Revendications des pêcheurs
« Entre 2017 et 2022, l’amélioration des conditions sécuritaires et l’intérêt accordé par l’Etat ont permis une production abondante », explique Cheikh Salem Al-Touny, chef de l’Association du 6 octobre, l’une des six associations non officielles qui soutiennent directement les pêcheurs du lac Bardawil et leurs familles. Il poursuit : « En 2022, il a fallu procéder à une purification du fond du lac par le biais de dragueurs, ce qui a causé la disparition d’une grande partie des alevins et, par conséquent, la production a baissé ».
Les pêcheurs espèrent que l’Organisme de l’Avenir de l’Egypte pour le développement durable pourra résoudre tous les problèmes entravant l’augmentation de la production, qui avait atteint environ 3 000 tonnes par an avant 2022. « L’organisme doit fermement interdire la pêche clandestine des alevins, qui affecte la productivité du lac. Des propriétaires d’élevage piscicole privé pêchent les alevins et les transportent vers leurs fermes », se plaint Cheikh Eid Abou-Regl, chef de l’Association des pêcheurs du Sinaï. « Nous réclamons depuis longtemps l’ouverture de deux détroits fermés parmi les quatre entre la mer Méditerranée et le lac afin de permettre le passage des alevins et d’assurer une diversité et une abondance des poissons cultivés dans le lac, tout en évitant de trop s’approfondir lors des travaux d’évacuation des sables du fond du lac à l’aide des dragueurs », poursuit-il.

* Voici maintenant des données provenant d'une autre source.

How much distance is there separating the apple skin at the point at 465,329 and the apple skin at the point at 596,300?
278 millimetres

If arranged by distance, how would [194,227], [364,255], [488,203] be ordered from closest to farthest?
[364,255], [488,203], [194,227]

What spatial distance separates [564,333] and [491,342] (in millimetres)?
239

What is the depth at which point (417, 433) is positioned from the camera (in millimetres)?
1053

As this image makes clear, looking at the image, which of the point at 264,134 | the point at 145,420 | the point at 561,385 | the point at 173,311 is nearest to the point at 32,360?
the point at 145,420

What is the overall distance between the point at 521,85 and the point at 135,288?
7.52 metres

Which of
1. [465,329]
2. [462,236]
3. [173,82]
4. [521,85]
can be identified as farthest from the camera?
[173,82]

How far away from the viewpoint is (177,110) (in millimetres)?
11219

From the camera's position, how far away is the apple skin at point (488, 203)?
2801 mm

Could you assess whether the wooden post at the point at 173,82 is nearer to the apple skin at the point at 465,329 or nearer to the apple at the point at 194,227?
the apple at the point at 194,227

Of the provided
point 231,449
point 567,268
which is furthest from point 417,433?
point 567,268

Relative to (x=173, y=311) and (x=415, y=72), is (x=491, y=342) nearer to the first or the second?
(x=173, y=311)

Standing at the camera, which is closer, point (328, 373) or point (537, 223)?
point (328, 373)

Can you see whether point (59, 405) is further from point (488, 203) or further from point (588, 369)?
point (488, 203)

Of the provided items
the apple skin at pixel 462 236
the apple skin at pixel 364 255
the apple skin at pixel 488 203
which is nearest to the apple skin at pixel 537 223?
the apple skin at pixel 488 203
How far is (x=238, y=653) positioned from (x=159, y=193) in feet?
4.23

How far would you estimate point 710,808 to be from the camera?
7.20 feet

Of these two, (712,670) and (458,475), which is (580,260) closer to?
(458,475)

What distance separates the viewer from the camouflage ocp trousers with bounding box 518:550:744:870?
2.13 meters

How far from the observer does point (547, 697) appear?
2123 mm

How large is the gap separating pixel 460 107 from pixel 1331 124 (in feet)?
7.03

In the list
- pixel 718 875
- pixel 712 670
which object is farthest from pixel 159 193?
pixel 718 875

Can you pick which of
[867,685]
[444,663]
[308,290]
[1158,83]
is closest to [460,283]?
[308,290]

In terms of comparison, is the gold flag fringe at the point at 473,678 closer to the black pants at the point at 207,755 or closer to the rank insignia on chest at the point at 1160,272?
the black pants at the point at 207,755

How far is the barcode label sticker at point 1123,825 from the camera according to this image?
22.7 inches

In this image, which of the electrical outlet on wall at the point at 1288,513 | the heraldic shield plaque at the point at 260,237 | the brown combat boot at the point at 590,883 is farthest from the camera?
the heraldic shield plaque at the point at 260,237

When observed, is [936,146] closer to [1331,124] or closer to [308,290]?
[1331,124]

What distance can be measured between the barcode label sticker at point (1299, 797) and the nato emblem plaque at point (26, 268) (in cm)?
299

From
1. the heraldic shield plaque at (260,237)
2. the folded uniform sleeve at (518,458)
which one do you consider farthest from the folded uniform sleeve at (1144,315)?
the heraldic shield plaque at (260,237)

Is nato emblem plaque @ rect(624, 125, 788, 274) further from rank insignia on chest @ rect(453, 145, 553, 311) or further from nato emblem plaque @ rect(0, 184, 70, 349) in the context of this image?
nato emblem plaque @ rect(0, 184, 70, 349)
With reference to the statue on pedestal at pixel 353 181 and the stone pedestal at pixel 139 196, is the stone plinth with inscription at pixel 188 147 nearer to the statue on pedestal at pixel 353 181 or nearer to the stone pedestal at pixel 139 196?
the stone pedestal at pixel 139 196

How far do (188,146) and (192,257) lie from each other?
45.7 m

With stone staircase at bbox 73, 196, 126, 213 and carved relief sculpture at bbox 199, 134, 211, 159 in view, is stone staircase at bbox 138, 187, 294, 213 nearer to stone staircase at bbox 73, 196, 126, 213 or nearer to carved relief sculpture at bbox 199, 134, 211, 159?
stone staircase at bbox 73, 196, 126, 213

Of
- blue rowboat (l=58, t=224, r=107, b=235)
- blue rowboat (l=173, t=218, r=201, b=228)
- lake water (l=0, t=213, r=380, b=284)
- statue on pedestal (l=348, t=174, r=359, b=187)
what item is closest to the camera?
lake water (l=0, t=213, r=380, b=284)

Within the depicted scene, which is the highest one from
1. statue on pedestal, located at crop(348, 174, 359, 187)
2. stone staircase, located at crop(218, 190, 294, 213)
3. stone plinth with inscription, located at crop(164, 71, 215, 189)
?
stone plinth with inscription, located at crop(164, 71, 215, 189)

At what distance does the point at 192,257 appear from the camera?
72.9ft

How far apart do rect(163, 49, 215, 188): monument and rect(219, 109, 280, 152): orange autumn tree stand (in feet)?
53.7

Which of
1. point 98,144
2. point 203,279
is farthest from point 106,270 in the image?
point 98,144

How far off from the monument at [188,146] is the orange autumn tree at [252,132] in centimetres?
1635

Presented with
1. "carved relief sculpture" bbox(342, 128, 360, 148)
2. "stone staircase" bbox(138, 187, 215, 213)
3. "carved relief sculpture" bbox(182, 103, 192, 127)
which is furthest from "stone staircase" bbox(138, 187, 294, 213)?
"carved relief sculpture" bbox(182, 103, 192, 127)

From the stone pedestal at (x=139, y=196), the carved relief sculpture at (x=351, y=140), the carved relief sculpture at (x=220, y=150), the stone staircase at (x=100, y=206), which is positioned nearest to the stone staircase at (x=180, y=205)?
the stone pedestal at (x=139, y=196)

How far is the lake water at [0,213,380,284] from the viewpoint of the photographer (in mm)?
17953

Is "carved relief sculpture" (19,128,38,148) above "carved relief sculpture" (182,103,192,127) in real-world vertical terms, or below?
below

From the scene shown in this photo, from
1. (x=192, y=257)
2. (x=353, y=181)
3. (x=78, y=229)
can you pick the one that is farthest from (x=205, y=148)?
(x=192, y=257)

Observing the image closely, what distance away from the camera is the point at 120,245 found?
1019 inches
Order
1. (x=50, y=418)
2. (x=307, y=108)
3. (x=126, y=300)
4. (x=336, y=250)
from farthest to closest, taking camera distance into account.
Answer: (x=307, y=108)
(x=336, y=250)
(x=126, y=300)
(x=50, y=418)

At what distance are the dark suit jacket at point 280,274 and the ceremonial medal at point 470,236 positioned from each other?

3 500 pêcheurs travaillent dans le lac Bardawil, qui constitue l’unique source de revenu pour les habitants de cette région du Nord-Sinaï, encore sous-développée. Ils oeuvrent dans le commerce et le transport du poisson, la fabrication de filets de pêche ou encore dans la réparation de bateaux. En 2020, le gouvernorat du Nord-Sinaï a construit des maisons bédouines dans les villages des pêcheurs de la région d’Eghziwan, au sud du lac, après que le président de la République avait ordonné de les octroyer aux pêcheurs avec une réduction de 55 % de leur prix, dans le cadre du plan de développement du lac, qui comprenait également la prise en charge de l’infrastructure, des routes et des services publics.
Le gouvernorat a également inauguré une école secondaire, d’un coût de 25,3 millions de L.E., qui fournit un enseignement spécialisé aux étudiants intéressés par la pêche et la navigation maritime. « Nous aspirons à ce que l’Etat continue de soutenir les pêcheurs et leurs familles et d’améliorer leurs conditions de vie à travers plus de services », reprend Al-Touny. « Nos recommandations seront mises sur la table. Nous avons, en effet, demandé une réunion avec les responsables de l’Organisme de l’Avenir de l’Egypte, qui ont immédiatement promis d’organiser une rencontre avec les chefs des associations de pêcheurs dans les jours à venir », a-t-il assuré. Entretemps, le Conseil des ministres a signalé que le gouvernement avait donné ses instructions pour accorder des aides sociales aux pêcheurs, afin de les aider jusqu’à ce que le lac retrouve sa capacité de production.